- _WHAT YOU HAVE TO DO_:
Which lines of the records below contain the word "California"? Report each of them in full.

- _DATASET CONTENT_:
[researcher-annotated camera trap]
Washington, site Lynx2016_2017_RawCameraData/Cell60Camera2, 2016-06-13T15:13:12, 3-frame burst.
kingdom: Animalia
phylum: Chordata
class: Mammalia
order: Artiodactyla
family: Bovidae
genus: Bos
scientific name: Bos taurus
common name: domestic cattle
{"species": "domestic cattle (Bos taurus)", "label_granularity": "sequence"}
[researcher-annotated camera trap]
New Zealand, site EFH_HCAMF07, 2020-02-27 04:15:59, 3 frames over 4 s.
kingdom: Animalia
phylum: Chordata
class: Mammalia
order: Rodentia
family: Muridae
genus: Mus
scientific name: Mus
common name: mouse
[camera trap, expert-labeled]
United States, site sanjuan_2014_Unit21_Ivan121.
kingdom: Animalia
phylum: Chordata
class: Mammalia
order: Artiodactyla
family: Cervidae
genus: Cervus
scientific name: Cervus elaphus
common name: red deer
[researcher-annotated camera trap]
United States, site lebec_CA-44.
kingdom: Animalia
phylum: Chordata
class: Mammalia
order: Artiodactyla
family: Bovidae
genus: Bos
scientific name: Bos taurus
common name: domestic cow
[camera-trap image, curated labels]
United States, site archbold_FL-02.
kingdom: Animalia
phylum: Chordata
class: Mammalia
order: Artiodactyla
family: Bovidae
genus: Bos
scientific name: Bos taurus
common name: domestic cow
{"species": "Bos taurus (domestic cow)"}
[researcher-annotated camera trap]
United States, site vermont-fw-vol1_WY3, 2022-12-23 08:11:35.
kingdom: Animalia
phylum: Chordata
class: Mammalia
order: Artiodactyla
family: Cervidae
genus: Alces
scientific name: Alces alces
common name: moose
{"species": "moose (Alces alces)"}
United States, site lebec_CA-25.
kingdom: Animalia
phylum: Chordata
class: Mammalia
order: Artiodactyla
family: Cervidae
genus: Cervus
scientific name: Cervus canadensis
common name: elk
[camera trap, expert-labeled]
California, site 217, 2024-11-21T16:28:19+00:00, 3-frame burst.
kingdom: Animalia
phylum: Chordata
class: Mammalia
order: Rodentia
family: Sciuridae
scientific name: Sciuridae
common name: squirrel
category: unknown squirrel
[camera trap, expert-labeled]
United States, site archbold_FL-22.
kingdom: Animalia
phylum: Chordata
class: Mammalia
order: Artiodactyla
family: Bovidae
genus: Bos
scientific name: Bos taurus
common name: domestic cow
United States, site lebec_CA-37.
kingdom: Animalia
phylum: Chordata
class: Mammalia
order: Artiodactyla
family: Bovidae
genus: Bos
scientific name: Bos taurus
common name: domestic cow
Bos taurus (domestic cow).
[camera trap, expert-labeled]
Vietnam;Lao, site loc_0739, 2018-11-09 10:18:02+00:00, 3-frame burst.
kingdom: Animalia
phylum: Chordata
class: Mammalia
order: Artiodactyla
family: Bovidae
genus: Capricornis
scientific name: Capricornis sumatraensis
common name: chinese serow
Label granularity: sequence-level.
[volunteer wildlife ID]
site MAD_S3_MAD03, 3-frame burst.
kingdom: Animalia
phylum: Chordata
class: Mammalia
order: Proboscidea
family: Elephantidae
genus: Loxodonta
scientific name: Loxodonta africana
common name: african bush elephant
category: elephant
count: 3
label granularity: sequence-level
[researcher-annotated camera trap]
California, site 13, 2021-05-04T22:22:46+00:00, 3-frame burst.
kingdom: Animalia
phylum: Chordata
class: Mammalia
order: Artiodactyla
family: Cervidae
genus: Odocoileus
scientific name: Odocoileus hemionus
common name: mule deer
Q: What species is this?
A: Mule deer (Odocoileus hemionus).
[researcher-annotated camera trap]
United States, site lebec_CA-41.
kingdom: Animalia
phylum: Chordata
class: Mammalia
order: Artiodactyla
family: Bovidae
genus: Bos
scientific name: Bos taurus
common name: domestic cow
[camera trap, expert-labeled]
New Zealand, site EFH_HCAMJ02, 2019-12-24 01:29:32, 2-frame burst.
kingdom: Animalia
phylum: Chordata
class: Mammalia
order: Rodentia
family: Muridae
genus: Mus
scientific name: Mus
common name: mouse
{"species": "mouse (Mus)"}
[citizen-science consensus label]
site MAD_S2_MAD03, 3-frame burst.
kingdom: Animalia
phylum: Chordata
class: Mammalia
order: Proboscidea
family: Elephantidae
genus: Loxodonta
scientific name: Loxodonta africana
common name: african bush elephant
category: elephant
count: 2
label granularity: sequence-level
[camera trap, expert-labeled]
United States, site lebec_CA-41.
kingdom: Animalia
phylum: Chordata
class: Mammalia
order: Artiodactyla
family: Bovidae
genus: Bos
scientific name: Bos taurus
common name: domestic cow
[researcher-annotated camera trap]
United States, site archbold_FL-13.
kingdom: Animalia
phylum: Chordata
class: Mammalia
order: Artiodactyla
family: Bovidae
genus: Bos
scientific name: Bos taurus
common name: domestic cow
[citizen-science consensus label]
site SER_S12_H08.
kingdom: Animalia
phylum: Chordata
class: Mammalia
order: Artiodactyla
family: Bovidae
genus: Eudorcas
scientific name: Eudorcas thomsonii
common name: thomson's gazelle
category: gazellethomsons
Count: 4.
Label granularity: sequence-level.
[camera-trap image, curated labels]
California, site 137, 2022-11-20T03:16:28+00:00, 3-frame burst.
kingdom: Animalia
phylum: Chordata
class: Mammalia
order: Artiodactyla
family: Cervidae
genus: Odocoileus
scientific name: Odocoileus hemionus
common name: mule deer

- _ANSWER FOR THIS EXERCISE_:
California, site 217, 2024-11-21T16:28:19+00:00, 3-frame burst.
California, site 13, 2021-05-04T22:22:46+00:00, 3-frame burst.
California, site 137, 2022-11-20T03:16:28+00:00, 3-frame burst.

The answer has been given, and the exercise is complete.